My nginx setup is a little more complex than the docs version, as I run multiple services behind a SWAG nginx. I guess there could be something off in my config that would just affect the android client.
My setup has worked fine for years, including with the mobile app. This has become a problem during this year, and I’m not aware of any particular change that would have caused it, except for regular updates on the software itself.
Sorry for the long response, just trying to be throughout.
OK, so I spent a while debugging the android app to see exactly what goes wrong and I managed to fix it for myself. It was indeed an nginx configuration issue.
tl;dr: I needed to add this to my nginx config:
large_client_header_buffers 4 16k;
After that, each user needs to re-login so that the settings refresh.

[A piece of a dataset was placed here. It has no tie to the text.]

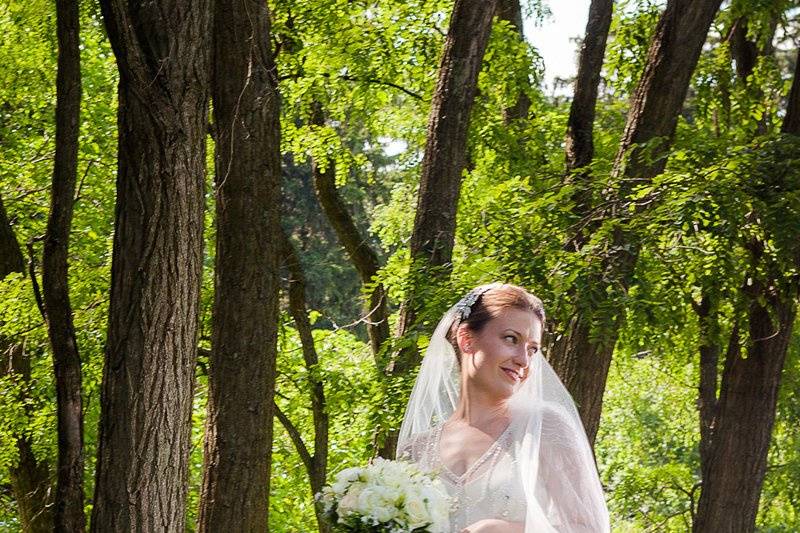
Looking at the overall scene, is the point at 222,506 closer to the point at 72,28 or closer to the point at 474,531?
the point at 72,28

The longer version (in case your issue differs and you need a point to start)
Why the fetching fails: When fetching images, the mobile app uses formatAttachmentUrl (in formatAttachmentUrl.ts file) to conditionally add the authentication tokens to the request, depending on whether the setting FileUpload_ProtectFiles is true or false.
In my case, the entire setting was missing in redux store, along with most other settings. Missing setting falls throug the conditional so no auth-info is present in the request and the service correctly replies with 403. So why were they missing?
After login, the settings are fetched via the function getSettings (in getSettings.ts).
This was not getting anything in my case, but neither was it logging anything. So I logged the request and realized it was extremely long as it lists all possible settings as queryparams. This request failed with a 414 on my nginx as my config was limiting the header size too much.
I probably missed this in going through my logs earlier because I was just looking at the image requests. The settings fetch happens at login and even if it fails, the app continues (mostly) working.
It’s a little surprising that the app works as well as it does, since the issue prevented almost all server settings from reaching the client.